Although the DPA contains no provisions relating to the mandatory appointment or designation of a DPO, it is highly recommended that Data Controllers or Processors that engage in activities that fall within the scope of Section 24(1) appoint an internal or external DPO. The appointment of DPOs, demonstrate generally, legal compliance with the provisions of the DPA and would serve as effective mitigation to reduce the liability of Data Controllers and Processors upon the occurrence of a data privacy breach.

Here we seek to delve into what a DPO is actually tasked to do as outlined under section 24(7) the DPA as read with Article 39 of the GDPR. The Act under Section 24(7) establishes the key responsibilities of DPOs to their respective Data Controllers or Processors, and in relation to the Data Protection Commissioners Office, established under Section 6 of the Act. These responsibilities are akin to those provided under Article 39 of the GDPR.

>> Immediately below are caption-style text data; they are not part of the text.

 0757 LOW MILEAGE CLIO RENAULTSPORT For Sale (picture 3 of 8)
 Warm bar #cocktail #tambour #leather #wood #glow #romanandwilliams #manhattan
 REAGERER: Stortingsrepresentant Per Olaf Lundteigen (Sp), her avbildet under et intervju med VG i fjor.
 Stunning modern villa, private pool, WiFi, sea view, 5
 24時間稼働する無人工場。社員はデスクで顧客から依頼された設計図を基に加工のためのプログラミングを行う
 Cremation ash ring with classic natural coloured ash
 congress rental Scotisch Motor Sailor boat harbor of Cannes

The DPO must have due regard to the ‘risks to the rights of the Data Subjects’ in relation to the processing activities conducted by the Data Controllers or Processors. Therefore, a DPO would be expected to have full comprehension of the nature, scope, context and purpose of the intended processing activities.

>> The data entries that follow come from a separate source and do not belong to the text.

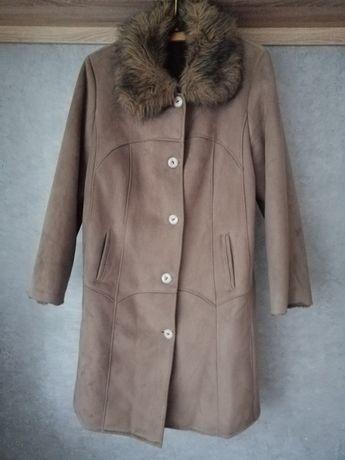Ciepły solidny płaszcz damski zimowy xl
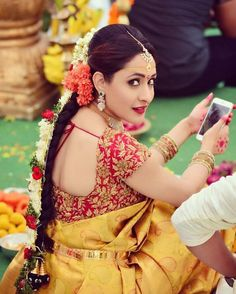 Top heavy maggam work designer blouse neck designs for saree Wedding Saree Blouse Designs, Pattu Saree Blouse Designs, Saree Blouse Patterns, Fancy Blouse Designs, Blouse Neck Designs, South Indian Blouse Designs, Wedding Blouses, Gold Designs, Blouse Styles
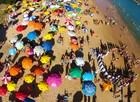 FOTOS: drone registra praias lotadas em Guarapari, ES (Cleferson Comarela/ Imagem Drone)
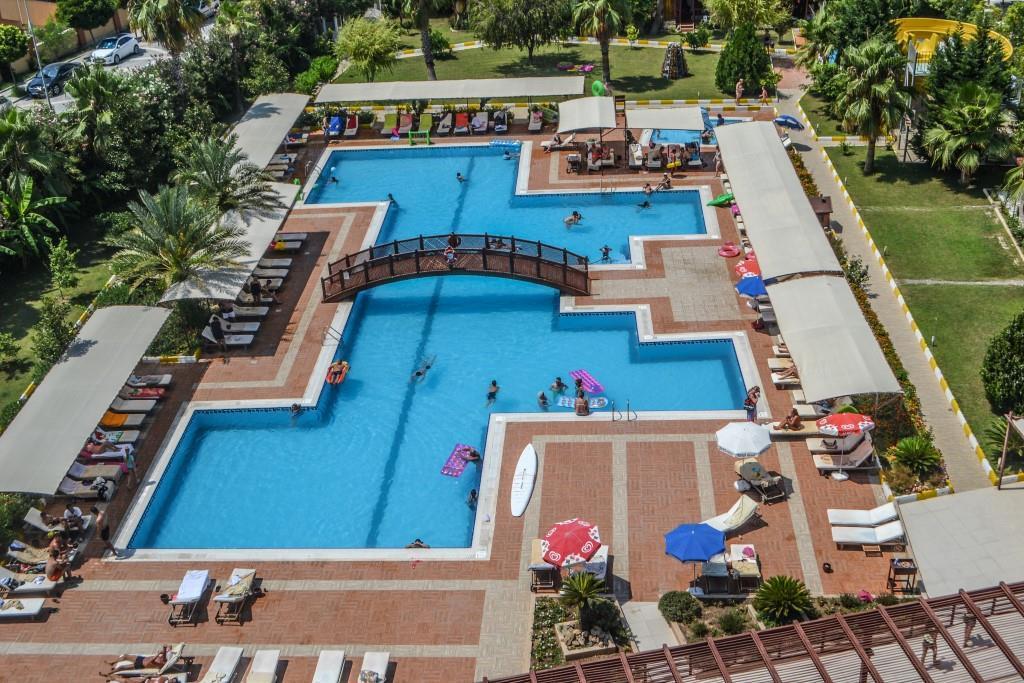 side-kum-hotel-031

Below are the expressly provided minimum tasks and obligations of a DPO under Section 24(7) of the DPA:

  1. Advise Data Controller Or Processor, Including Their Staff, On Legal Obligations Under The DPA And Other Relevant Laws. (Section 24(7)(a))

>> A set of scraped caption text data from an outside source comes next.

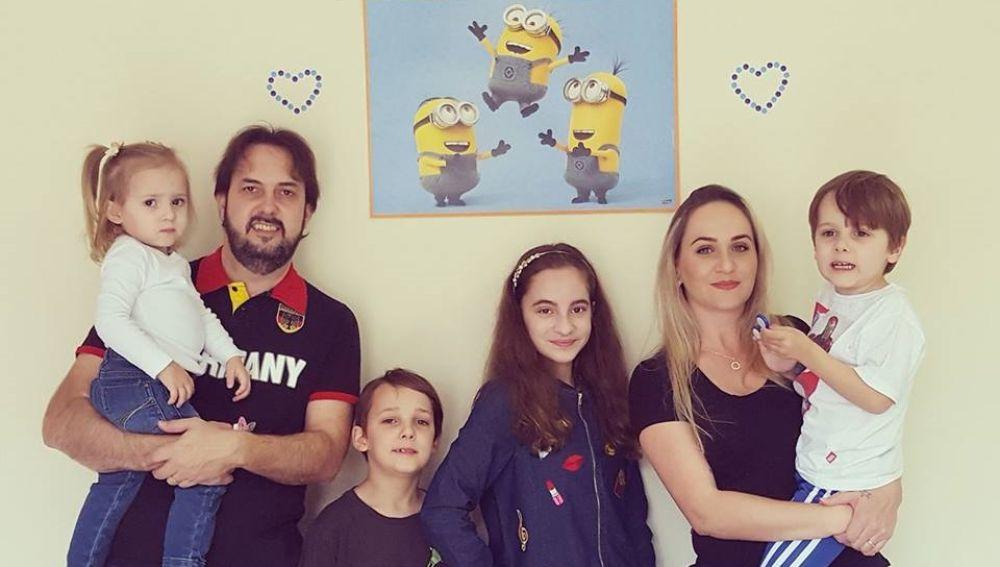 Rafael, el menor con autismo, y su familia en su quinto cumpleaños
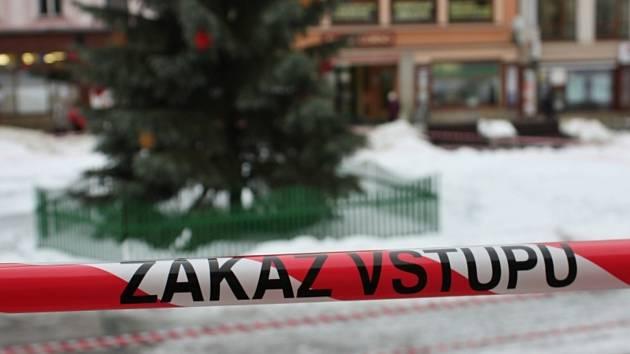 Ohrazení kolem vánočního stromu na Mírovém náměstí.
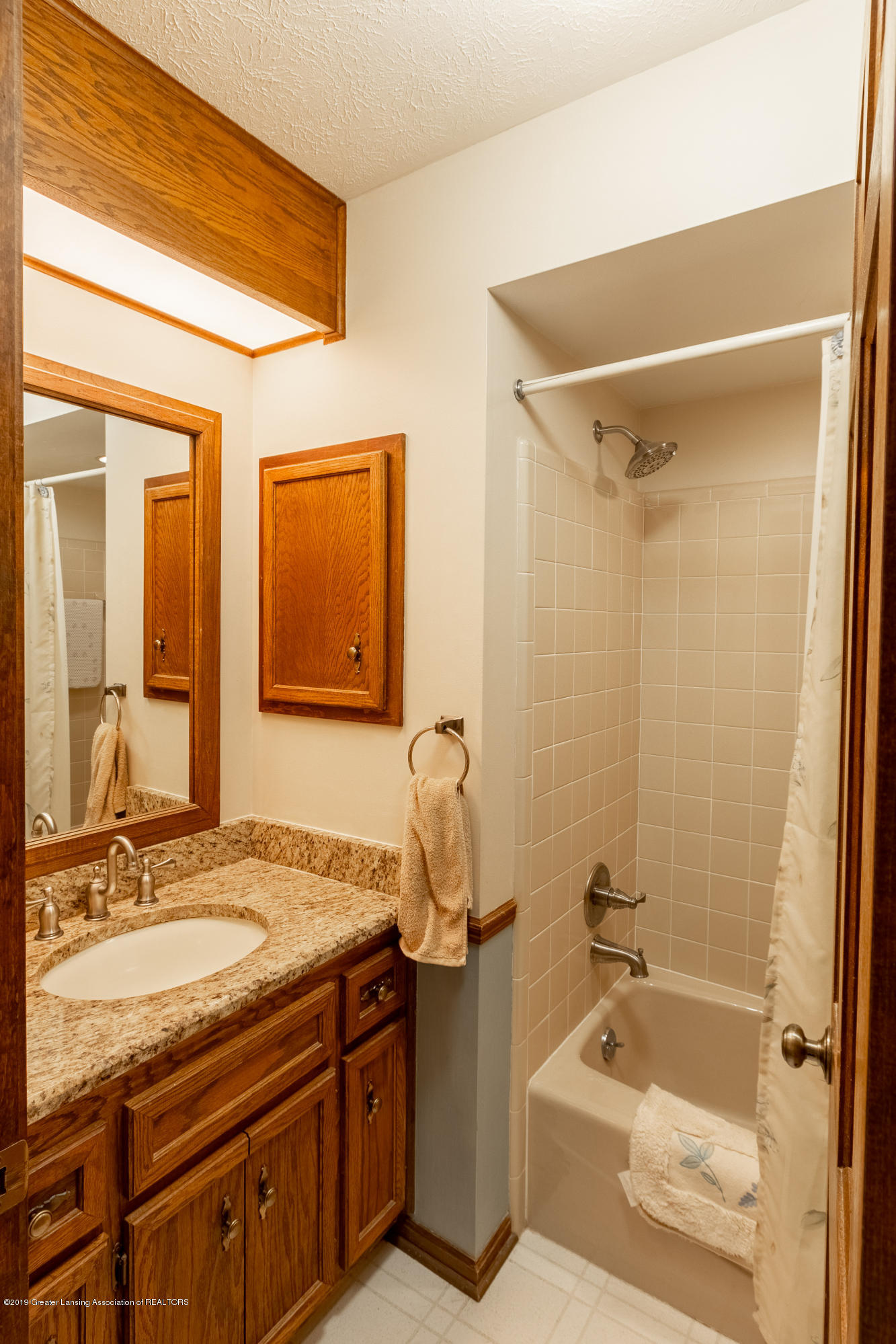 3901 Highwood Pl - Main Floor Full Bath - 31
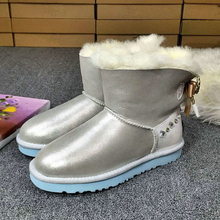 Luxury Winter Fur Boots Australia Sheepskin Snow Boots Natural Wool Middle Classic Boots Crystal Button Warm Flat Shoes L240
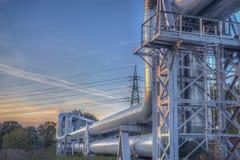 Die neueste Ausrüstung des Ölraffinierens Nahaufnahme von industriellen Rohrleitungen einer Erdölraffinerieanlage Lizenzfreie Stockfotografie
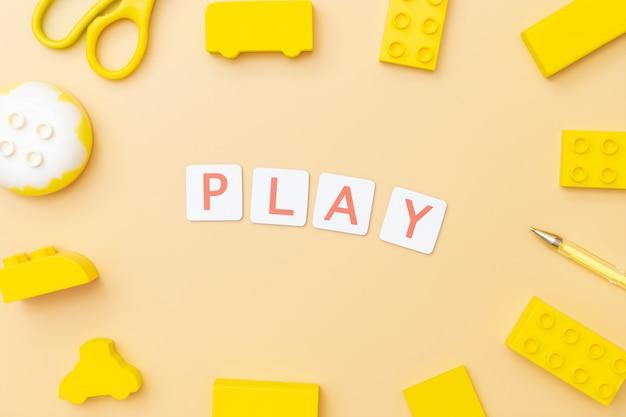 おもちゃや子供の教育の概念のためのオブジェクトで遊んで学ぶ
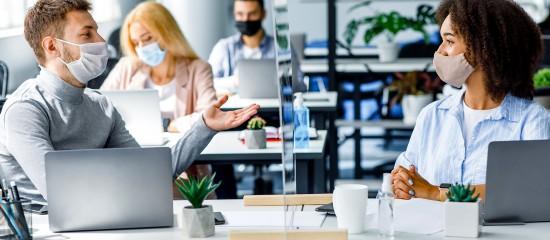 Les pouvoirs publics ont assoupli le protocole national visant à assurer la santé et la sécurité des salariés en entreprise, s'agissant notamment du télétravail et des réunions en présentiel.
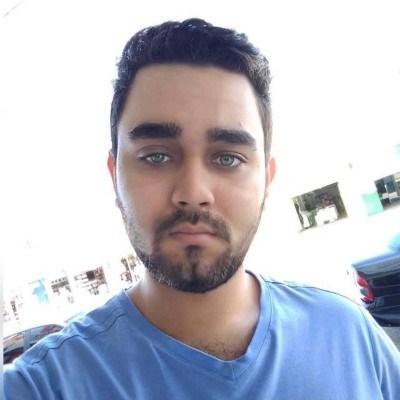 Caiua, 23 anos, namoro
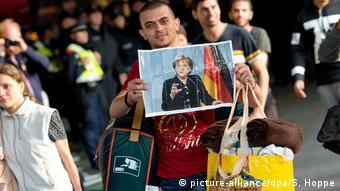 Η καγκελάριος Μέρκελ εστιάζει στη διέλευση προσφύγων από τη Λιβύη.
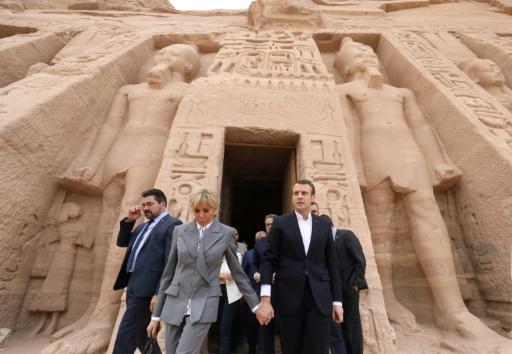 Le président français entame une visite en Egypte à Abou Simbel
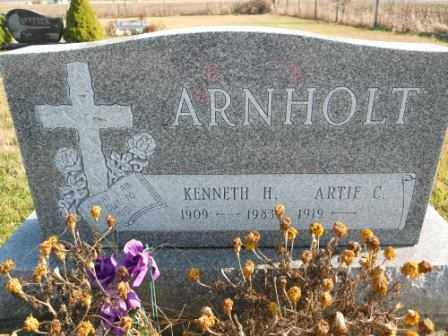 ARNHOLT, KENNETH H - Morrow County, Ohio | KENNETH H ARNHOLT - Ohio Gravestone Photos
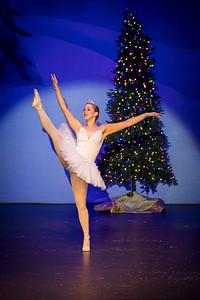 ChristmasSpectacular2019_120819_Dancer'sEdgeChristmasSpectatular_121219_830A0029_KR_RK
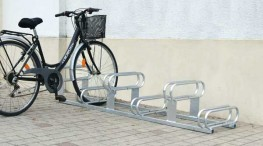 The High low bike rack, 6 bike spaces= 3 high and 3 low, which allows for optimum use of space, access from both sides.  Bike rack 6 spaces= 3 high and 3 low, which allows for optimum use of space, access from both sides.  Stable: may be used freestanding ...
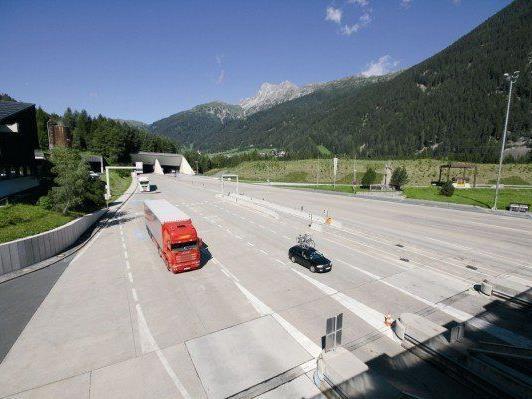 Langsam zeichnen sich Lösungen für die Zeiten der Vollsperre des Arlbergtunnels ab.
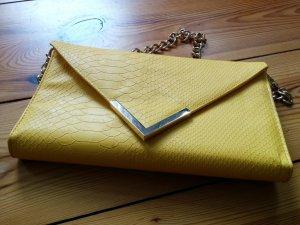 Gina Tricot Clutch Abendtasche Schlangenstruktur gelb gold Brieftasche mit Umhängekette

The DPO is responsible for advising and informing the Data Controller and the Processor about their respective data protection duties and responsibilities as enshrined under the DPA and other relevant national laws, regulations, and guidelines concerning data protection. DPOs are obliged under Section 24(7)(d) to provide advice on Data Protection Impact Assessments (DPIAs) to the party that has appointed them. The DPO is expected to be a guide with regards to compliance and accountability measures based on the particular context of risk. Examples of this are outlined under Part IV of the DPA which relates to ‘Principles and Obligations of Processing Data’.

  • Monitoring Compliance With The Provisions Of The DPA. (Section 24(7)(b))

A DPO is required to assist the Data Controller or Processor to monitor internal compliance with the provisions of the DPA and other relevant national laws and regulations in tandem with the Data Controllers or Processors’ own internal security policies by

  • Collecting information to identify processing activities.
    • Analyzing and check the compliance of said processing activities; and
    • Informing, advising, and issuing recommendations to the Data Controller or Processor.

According to the WP29, data protection compliance is a corporate responsibility of the Data Controller, not of the DPO. Therefore, in instances of non-compliance, the DPO ideally should not be held personally liable.

This position is supported through the diction of Section 41 DPA, which makes the Data Controller or Processor, not the DPO, responsible for the implementation of appropriate technical and organizational measures. It is yet to be determined whether DPOs can be held vicariously liable for non-compliance that resulted in a data privacy breach.

  • Facilitate Capacity Building Of Staff Involved In Data Processing Activities (Section 24(7)(C))

The appointed DPO must identify all members of staff who engage and interact with various forms of data collected, and their level of interaction with the same. Staff are to be adequately informed of the potential risks and threats to the data, as well as their obligations and duties in relation to ensuring data privacy and preservation of the Data Subjects’ rights.

The DPO will be expected to engage in some of the following activities in order to mitigate the risk of data breaches precipitating from acts or omissions of the staff members:

  • Assignment of the data protection responsibilities to staff based on the nature, scope and purpose of the processing activities.
  • Data protection awareness initiatives; and
  • Periodical training sessions of staff performing personal data processing and related audits.
  • Advice On Data Protection Impact Assessments (DPIAs) (Section 24(7)(d))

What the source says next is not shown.